— Start of The input —

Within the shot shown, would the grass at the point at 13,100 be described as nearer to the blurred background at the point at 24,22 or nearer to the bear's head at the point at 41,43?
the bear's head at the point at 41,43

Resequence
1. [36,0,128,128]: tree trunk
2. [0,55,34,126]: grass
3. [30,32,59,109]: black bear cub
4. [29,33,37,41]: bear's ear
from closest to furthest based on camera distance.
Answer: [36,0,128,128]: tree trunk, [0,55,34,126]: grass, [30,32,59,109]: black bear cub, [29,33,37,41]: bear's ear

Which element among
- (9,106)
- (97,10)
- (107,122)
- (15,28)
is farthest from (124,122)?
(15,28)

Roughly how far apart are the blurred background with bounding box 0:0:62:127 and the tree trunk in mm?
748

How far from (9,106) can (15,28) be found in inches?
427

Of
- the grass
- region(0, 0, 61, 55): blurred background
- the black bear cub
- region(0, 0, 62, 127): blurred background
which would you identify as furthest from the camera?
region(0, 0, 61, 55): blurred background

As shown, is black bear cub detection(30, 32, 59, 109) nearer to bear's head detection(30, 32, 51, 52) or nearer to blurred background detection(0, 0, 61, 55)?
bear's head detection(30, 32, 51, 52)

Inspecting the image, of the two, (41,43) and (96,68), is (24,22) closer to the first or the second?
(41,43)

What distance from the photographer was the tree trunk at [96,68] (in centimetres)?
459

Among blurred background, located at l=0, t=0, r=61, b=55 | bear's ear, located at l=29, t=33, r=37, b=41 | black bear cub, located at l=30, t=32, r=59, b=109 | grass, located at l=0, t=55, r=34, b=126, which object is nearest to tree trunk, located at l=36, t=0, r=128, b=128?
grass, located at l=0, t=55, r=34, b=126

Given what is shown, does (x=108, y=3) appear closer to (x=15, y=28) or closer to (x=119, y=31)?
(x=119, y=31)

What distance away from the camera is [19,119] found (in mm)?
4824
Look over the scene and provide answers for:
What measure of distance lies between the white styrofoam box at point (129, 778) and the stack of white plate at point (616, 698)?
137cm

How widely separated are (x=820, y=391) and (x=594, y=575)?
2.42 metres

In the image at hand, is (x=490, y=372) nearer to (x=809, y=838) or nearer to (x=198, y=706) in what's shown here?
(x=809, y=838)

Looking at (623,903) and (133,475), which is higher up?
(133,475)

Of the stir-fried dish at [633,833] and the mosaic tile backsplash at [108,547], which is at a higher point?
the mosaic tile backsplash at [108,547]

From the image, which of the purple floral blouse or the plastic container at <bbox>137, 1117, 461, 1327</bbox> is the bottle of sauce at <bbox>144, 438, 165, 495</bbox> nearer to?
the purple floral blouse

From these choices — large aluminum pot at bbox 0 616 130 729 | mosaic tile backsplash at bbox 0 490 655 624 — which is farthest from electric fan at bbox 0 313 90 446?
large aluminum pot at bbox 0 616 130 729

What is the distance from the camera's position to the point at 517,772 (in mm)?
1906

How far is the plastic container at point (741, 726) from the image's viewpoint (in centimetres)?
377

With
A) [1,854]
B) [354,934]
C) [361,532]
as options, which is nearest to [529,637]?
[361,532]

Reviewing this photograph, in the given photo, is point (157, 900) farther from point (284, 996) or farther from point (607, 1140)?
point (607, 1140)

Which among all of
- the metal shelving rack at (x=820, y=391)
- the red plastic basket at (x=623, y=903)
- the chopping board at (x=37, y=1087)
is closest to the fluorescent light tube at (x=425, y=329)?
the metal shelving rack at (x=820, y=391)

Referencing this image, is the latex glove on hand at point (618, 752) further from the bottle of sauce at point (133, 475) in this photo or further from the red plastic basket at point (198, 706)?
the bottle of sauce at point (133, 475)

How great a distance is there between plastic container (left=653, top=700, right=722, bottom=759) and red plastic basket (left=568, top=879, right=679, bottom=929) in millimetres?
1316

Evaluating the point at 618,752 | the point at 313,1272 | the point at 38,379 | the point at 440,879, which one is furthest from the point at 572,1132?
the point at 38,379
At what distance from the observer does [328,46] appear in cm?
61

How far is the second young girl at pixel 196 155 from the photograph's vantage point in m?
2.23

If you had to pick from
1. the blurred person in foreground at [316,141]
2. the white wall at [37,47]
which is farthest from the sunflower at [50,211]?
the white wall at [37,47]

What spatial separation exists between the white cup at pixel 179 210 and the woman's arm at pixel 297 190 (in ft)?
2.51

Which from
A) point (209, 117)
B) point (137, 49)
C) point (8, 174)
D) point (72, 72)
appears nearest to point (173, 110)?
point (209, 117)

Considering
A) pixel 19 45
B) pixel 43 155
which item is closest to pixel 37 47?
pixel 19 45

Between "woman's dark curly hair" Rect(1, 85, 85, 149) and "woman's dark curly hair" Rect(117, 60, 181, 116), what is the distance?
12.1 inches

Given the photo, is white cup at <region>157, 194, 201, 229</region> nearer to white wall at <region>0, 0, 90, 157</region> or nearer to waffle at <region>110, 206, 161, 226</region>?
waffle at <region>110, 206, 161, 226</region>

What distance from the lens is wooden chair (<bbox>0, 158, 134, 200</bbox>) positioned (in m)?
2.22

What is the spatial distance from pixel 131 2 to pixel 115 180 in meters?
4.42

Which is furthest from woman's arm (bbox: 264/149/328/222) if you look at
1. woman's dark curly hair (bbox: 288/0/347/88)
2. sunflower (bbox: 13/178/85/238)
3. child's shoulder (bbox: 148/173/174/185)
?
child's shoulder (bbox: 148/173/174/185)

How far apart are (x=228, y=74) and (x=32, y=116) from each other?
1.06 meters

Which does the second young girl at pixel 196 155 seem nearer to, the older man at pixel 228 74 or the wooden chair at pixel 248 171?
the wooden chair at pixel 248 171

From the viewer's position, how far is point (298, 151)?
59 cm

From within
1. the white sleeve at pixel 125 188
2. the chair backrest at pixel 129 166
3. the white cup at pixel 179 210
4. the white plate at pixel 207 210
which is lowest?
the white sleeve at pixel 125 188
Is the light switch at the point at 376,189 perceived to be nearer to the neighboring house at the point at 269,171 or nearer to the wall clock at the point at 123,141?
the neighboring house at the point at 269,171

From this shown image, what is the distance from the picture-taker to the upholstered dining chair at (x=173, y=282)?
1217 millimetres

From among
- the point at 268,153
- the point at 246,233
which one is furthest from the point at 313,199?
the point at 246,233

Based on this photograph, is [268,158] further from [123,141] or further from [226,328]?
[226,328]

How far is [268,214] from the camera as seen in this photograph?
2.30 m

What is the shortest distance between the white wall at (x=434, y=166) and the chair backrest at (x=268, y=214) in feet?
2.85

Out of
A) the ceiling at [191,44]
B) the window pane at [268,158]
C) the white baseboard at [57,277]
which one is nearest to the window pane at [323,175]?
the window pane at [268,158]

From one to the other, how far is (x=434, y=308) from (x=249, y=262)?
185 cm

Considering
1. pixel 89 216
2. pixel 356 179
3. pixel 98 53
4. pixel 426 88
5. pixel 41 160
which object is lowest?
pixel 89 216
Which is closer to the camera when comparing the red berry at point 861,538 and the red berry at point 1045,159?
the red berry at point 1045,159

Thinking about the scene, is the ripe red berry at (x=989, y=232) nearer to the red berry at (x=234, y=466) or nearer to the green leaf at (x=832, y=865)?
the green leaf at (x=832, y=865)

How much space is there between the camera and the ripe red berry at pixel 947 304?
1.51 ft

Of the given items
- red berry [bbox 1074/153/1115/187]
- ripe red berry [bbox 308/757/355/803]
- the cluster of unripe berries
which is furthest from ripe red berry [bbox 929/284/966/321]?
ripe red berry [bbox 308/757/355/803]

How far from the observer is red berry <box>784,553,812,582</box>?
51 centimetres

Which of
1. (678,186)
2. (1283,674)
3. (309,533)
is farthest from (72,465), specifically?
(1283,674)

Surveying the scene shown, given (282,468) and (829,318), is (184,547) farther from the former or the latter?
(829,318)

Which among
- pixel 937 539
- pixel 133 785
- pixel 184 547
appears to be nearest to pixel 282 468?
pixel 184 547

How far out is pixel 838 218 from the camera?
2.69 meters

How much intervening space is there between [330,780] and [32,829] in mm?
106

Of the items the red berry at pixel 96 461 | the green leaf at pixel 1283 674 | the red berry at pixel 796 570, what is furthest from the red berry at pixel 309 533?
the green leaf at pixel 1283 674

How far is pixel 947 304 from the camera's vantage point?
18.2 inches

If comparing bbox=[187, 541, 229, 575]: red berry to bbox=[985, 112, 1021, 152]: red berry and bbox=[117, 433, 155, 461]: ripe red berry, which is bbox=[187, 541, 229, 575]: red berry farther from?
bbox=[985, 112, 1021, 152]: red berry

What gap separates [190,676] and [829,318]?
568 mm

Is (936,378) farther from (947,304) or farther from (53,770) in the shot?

— End of The input —

Using the records above, please retype only the run of lines from the line holding "Of the given items" through the last line, both ends included.

Of the given items
- red berry [bbox 1074/153/1115/187]
- ripe red berry [bbox 308/757/355/803]
- the cluster of unripe berries
which is furthest from ripe red berry [bbox 929/284/966/321]?
ripe red berry [bbox 308/757/355/803]

How far from the observer is red berry <box>784,553,812,582</box>?
51 centimetres

Which of
1. (678,186)
2. (1283,674)
3. (309,533)
is farthest from (72,465), specifically?
(1283,674)

Surveying the scene shown, given (282,468) and (829,318), is (184,547) farther from the former or the latter?
(829,318)

Which among
- pixel 937 539
- pixel 133 785
- pixel 184 547
appears to be nearest to pixel 282 468?
pixel 184 547

How far out is pixel 838 218 from the camera?
2.69 meters

How much intervening space is there between [330,780] and [32,829] in mm?
106

Of the items the red berry at pixel 96 461 | the green leaf at pixel 1283 674 | the red berry at pixel 796 570, what is furthest from the red berry at pixel 309 533?
the green leaf at pixel 1283 674

How far is pixel 947 304 from the camera's vantage point?
18.2 inches

If comparing bbox=[187, 541, 229, 575]: red berry to bbox=[985, 112, 1021, 152]: red berry and bbox=[117, 433, 155, 461]: ripe red berry, which is bbox=[187, 541, 229, 575]: red berry farther from?
bbox=[985, 112, 1021, 152]: red berry

What gap separates [190,676] and [829,318]?
568 mm

Is (936,378) farther from (947,304) or farther from (53,770) in the shot?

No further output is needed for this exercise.